ENEM 2017 - Desafios para a formação educacional de surdos no Brasil
Enviada em 22/05/2020
Na Roma Antiga, era permitido aos pais que tivessem filhos deficientes que os matassem por meio de afogamento ou abandono no Rio Tibre, aqueles que por ventura, sobrevivessem, eram explorados nas cidades ou passavam a fazer parte de circos. Hodiernamente, no Brasil, a Constituição de 1988 garante aos deficientes todos os seus direitos como cidadãos.
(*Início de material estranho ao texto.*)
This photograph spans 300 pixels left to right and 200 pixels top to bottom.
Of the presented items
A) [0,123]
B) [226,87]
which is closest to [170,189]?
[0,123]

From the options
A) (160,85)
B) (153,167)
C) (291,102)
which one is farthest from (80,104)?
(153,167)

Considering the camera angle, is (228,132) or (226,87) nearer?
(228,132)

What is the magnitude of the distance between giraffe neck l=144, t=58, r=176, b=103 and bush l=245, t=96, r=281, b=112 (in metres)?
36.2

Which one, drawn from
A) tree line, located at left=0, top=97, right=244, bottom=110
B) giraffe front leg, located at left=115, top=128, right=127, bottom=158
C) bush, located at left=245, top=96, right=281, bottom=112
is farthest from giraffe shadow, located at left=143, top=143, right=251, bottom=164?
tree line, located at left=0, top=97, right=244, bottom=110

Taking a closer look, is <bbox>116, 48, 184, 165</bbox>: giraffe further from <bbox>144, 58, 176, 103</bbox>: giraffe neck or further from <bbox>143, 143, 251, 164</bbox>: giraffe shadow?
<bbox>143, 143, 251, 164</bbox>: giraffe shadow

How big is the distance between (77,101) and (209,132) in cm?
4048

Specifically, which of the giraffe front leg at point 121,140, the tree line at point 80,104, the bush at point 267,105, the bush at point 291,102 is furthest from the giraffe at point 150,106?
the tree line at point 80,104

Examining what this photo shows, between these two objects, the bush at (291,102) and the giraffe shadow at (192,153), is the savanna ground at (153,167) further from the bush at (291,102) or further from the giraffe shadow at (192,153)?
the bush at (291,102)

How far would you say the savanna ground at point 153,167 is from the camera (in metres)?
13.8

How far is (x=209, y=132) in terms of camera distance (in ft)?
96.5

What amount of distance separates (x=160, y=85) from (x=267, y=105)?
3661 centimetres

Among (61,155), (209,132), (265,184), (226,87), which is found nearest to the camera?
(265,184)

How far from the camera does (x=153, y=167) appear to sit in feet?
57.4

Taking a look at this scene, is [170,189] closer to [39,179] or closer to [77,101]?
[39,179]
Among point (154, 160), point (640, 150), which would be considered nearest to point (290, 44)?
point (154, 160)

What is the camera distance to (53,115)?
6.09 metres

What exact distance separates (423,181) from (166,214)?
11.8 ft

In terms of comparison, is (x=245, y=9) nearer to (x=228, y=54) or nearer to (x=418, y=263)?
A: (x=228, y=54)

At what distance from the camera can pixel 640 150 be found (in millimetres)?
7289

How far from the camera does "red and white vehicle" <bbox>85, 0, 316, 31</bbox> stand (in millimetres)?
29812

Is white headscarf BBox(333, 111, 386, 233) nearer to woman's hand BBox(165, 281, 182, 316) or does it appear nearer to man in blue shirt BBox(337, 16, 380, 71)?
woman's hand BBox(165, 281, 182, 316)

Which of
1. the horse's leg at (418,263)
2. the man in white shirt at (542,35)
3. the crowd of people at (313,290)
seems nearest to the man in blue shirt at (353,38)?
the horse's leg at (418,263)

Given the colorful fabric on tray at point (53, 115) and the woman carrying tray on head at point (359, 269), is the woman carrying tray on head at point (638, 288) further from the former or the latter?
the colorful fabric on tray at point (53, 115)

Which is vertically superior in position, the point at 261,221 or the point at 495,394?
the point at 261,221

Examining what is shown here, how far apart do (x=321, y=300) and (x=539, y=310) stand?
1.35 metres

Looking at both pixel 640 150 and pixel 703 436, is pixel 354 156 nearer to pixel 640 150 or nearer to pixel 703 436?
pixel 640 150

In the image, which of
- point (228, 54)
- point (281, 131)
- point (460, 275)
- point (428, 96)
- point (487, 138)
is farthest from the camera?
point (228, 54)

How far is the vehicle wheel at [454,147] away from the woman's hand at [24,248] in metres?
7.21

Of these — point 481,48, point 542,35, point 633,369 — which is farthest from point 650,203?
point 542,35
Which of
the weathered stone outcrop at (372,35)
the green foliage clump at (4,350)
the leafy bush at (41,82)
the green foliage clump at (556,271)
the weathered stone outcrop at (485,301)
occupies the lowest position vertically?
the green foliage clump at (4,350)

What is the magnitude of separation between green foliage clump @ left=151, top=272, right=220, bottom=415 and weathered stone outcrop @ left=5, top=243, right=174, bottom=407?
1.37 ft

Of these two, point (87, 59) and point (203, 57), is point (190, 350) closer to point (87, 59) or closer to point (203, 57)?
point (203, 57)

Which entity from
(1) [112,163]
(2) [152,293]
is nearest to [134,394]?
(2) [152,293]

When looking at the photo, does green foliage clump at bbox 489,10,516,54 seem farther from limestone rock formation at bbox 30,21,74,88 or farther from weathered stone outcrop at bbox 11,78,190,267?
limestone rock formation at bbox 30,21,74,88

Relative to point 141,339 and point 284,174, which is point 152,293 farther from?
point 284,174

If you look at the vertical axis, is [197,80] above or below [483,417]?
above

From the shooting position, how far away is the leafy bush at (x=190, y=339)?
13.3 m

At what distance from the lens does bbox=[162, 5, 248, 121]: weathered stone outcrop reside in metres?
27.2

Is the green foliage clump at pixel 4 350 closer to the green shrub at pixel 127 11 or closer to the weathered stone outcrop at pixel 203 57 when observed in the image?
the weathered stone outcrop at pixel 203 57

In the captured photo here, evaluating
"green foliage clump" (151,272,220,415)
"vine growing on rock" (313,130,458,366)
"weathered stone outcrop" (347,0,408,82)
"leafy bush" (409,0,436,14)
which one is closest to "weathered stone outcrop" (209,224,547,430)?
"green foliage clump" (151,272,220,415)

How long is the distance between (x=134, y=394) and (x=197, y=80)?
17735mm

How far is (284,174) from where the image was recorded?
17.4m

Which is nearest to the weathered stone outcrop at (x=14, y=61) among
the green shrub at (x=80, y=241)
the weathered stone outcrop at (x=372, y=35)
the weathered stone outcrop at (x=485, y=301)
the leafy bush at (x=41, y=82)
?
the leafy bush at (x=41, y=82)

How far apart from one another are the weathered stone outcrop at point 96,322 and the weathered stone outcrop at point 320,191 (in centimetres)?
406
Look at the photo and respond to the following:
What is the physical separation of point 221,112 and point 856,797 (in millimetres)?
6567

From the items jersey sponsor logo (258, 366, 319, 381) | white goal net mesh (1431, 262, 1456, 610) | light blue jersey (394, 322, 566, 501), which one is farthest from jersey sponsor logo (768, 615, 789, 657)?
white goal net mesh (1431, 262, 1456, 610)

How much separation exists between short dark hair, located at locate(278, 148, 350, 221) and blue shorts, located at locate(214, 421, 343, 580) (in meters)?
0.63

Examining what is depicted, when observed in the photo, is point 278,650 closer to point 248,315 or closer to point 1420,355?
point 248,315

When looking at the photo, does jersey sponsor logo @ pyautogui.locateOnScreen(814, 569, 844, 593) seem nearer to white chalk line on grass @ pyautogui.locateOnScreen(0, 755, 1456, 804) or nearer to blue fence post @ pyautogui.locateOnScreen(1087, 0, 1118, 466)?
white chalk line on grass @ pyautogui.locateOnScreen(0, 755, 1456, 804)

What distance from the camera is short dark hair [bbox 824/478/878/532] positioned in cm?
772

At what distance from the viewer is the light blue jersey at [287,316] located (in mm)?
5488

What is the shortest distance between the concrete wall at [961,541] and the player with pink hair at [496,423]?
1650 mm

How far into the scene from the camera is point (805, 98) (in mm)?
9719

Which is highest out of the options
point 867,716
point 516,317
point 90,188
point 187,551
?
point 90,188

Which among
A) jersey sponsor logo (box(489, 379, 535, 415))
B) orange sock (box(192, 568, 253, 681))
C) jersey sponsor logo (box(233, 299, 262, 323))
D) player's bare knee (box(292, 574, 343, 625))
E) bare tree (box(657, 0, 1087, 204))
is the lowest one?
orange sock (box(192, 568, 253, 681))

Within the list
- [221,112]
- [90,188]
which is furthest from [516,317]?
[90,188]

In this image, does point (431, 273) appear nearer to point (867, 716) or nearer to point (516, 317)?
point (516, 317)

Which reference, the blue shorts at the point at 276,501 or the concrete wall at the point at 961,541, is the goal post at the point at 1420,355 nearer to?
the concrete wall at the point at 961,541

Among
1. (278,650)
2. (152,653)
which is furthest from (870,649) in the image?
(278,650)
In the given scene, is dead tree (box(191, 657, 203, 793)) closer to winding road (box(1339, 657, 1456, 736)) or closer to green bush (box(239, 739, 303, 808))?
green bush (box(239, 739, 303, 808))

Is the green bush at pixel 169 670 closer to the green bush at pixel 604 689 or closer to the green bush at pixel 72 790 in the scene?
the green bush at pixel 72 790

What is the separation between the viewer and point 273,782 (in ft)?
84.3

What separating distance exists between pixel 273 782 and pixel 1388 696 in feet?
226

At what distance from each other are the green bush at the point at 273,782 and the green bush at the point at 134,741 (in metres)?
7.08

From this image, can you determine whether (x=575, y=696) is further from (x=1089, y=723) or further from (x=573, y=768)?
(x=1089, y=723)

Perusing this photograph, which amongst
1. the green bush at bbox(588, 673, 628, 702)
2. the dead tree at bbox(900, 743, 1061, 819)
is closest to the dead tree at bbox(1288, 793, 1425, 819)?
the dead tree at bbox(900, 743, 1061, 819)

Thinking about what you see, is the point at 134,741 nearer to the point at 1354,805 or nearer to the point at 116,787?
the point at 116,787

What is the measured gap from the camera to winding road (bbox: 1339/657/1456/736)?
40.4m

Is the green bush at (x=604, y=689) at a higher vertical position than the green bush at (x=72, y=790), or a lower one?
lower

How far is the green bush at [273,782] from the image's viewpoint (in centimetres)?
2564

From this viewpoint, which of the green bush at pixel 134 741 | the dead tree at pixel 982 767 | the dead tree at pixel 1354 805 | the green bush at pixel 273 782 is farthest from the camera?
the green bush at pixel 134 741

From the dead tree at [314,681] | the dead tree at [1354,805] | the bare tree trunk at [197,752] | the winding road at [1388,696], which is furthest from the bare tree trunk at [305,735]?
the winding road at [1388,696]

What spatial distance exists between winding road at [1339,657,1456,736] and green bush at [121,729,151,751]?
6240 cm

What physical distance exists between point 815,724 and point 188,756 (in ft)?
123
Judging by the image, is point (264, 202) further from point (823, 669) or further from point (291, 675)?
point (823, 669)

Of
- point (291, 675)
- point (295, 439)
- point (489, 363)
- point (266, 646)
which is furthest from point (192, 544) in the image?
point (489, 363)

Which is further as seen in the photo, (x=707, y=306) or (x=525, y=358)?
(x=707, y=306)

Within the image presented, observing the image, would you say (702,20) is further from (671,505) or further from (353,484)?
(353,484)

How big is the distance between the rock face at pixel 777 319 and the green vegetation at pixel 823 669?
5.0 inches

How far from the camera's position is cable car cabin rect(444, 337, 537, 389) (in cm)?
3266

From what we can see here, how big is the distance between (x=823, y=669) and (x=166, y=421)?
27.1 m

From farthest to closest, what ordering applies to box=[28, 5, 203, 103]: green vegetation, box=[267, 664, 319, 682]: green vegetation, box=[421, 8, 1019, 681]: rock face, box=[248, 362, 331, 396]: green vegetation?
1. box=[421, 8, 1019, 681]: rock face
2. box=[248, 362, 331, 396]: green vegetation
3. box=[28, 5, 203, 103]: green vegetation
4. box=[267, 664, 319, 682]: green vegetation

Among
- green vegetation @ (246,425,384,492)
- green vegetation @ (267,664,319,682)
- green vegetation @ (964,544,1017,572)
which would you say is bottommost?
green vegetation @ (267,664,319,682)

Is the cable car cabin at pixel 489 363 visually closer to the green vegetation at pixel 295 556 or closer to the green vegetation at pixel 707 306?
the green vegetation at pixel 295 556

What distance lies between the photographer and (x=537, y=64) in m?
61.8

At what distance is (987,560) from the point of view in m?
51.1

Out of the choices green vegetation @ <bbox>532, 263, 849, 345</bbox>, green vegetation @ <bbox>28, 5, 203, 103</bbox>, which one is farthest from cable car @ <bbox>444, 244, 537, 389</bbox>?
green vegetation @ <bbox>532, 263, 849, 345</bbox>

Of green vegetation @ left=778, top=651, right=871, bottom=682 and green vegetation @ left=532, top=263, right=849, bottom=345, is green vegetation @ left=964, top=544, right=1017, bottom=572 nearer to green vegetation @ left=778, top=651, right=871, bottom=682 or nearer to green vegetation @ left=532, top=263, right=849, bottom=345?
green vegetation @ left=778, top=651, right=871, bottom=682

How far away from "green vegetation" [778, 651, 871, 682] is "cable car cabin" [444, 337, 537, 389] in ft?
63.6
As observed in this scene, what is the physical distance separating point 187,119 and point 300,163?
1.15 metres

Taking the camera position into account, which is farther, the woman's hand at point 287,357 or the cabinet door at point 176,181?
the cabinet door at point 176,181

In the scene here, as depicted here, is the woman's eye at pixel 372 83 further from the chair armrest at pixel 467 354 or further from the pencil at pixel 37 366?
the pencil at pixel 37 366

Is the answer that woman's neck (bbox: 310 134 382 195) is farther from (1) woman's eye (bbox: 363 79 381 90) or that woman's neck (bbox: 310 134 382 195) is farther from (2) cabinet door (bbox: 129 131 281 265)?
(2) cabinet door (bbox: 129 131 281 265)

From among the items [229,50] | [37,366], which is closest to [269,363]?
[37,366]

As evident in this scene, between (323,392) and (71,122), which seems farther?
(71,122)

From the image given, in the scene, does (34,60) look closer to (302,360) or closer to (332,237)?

Observa-se, no entanto, que os surdos no país não possuem uma formação educacional adequada e que são inúmeros os obstáculos que devem enfrentar para receberem um diploma. Desse modo, pode-se mencionar que os principais desafios para uma educação digna, dos surdos, envolvam a baixa quantidade de professores qualificados, para o entendimento e ensino de libras, e a mísera popularidade da Língua Brasileira de Sinais.
É relevante abordar, primeiramente, que segundo o Inep, Instituto Nacional de Ensino e Pesquisa, a maior parte dos surdos no Brasil estão matriculados em escolas denominadas inclusivas. Entretanto, é sabido que os professores destas instituições não possuem uma formação adequada, em libras, para lidar com o ensino de alto padrão aos indivíduos que vivem com a surdez. Sob essa ótica, o filósofo Immanuel Kant, em seu artigo “O que é esclarecimento?”, defende que o ser humano para deixar de ser medíocre deve chegar ao conhecimento, o que garantirá a sua autonomia e o seu esclarecimento. Logo, percebe-se a importância de uma boa educação na vida de todas as pessoas, sem exceção.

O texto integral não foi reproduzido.